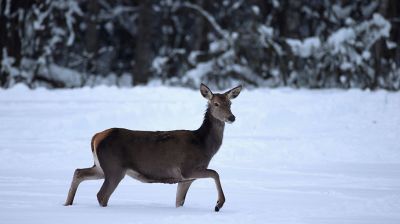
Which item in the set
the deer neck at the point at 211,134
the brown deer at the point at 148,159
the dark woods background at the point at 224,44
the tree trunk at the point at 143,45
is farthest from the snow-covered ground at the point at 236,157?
the tree trunk at the point at 143,45

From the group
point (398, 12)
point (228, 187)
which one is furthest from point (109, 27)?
point (228, 187)

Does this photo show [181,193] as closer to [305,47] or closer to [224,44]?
[224,44]

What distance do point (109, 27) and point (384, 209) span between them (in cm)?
2381

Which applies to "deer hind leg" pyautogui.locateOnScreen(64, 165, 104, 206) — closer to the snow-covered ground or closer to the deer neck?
the snow-covered ground

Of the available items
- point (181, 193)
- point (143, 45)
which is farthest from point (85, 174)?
point (143, 45)

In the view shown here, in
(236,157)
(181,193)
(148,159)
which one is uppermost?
(148,159)

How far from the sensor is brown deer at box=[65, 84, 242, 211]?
8.91 meters

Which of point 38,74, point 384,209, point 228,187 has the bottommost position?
point 38,74

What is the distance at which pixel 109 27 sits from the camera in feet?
104

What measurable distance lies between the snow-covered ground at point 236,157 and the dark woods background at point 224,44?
22.0ft

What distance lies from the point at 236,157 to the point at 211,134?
439 centimetres

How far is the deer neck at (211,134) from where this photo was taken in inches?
367

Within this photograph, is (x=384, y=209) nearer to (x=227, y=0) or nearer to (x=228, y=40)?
(x=228, y=40)

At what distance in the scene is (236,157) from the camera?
1381 cm
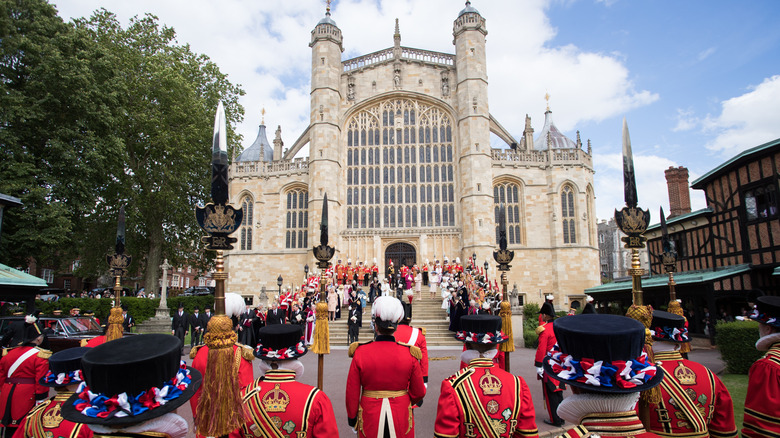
^^^^^^^^^^^^^^^^
AIM OF THE EXERCISE
Render every line of the entries above as a Markdown table with the columns Row and Line, numbering the rows in order and skipping blank lines. Leave the pictures out of the answer.

FINAL RESULT
| Row | Line |
|---|---|
| 1 | Which item in the set |
| 2 | the deer neck at the point at 211,134 |
| 3 | the brown deer at the point at 148,159 |
| 4 | the dark woods background at the point at 224,44 |
| 5 | the tree trunk at the point at 143,45 |
| 6 | is farthest from the snow-covered ground at the point at 236,157? |
| 7 | the tree trunk at the point at 143,45 |
| 8 | From the group |
| 9 | point (398, 12) |
| 10 | point (228, 187) |
| 11 | which one is furthest from point (109, 27)? |
| 12 | point (228, 187) |
| 13 | Does this photo show [181,193] as closer to [305,47] or closer to [224,44]? |
| 14 | [224,44] |
| 15 | What distance do point (109, 27) and point (384, 209) span between them (in cm)? |
| 16 | 2381 |
| 17 | Which applies to "deer hind leg" pyautogui.locateOnScreen(64, 165, 104, 206) — closer to the snow-covered ground or closer to the deer neck? |
| 18 | the snow-covered ground |
| 19 | Of the available items |
| 20 | - point (181, 193) |
| 21 | - point (143, 45) |
| 22 | which is farthest from point (85, 174)? |
| 23 | point (143, 45) |
| 24 | In the view shown here, in |
| 25 | (236,157) |
| 26 | (181,193) |
| 27 | (148,159) |
| 28 | which one is uppermost? |
| 29 | (148,159) |
| 30 | How far from the sensor is brown deer at box=[65, 84, 242, 211]? |
| 31 | 8.91 meters |
| 32 | Which of point 38,74, point 384,209, point 228,187 has the bottommost position? |
| 33 | point 38,74 |
| 34 | What is the distance at which pixel 109 27 sits from the camera in feet? |
| 35 | 104 |
| 36 | What measurable distance lies between the snow-covered ground at point 236,157 and the dark woods background at point 224,44? |
| 37 | 22.0ft |
| 38 | What distance lies from the point at 236,157 to the point at 211,134? |
| 39 | 439 centimetres |
| 40 | How far is the deer neck at (211,134) from where this photo was taken in inches? |
| 41 | 367 |
| 42 | Within this photograph, is (x=384, y=209) nearer to (x=227, y=0) or nearer to (x=228, y=40)? |
| 43 | (x=228, y=40) |
| 44 | At what distance in the scene is (236,157) from the camera? |
| 45 | 1381 cm |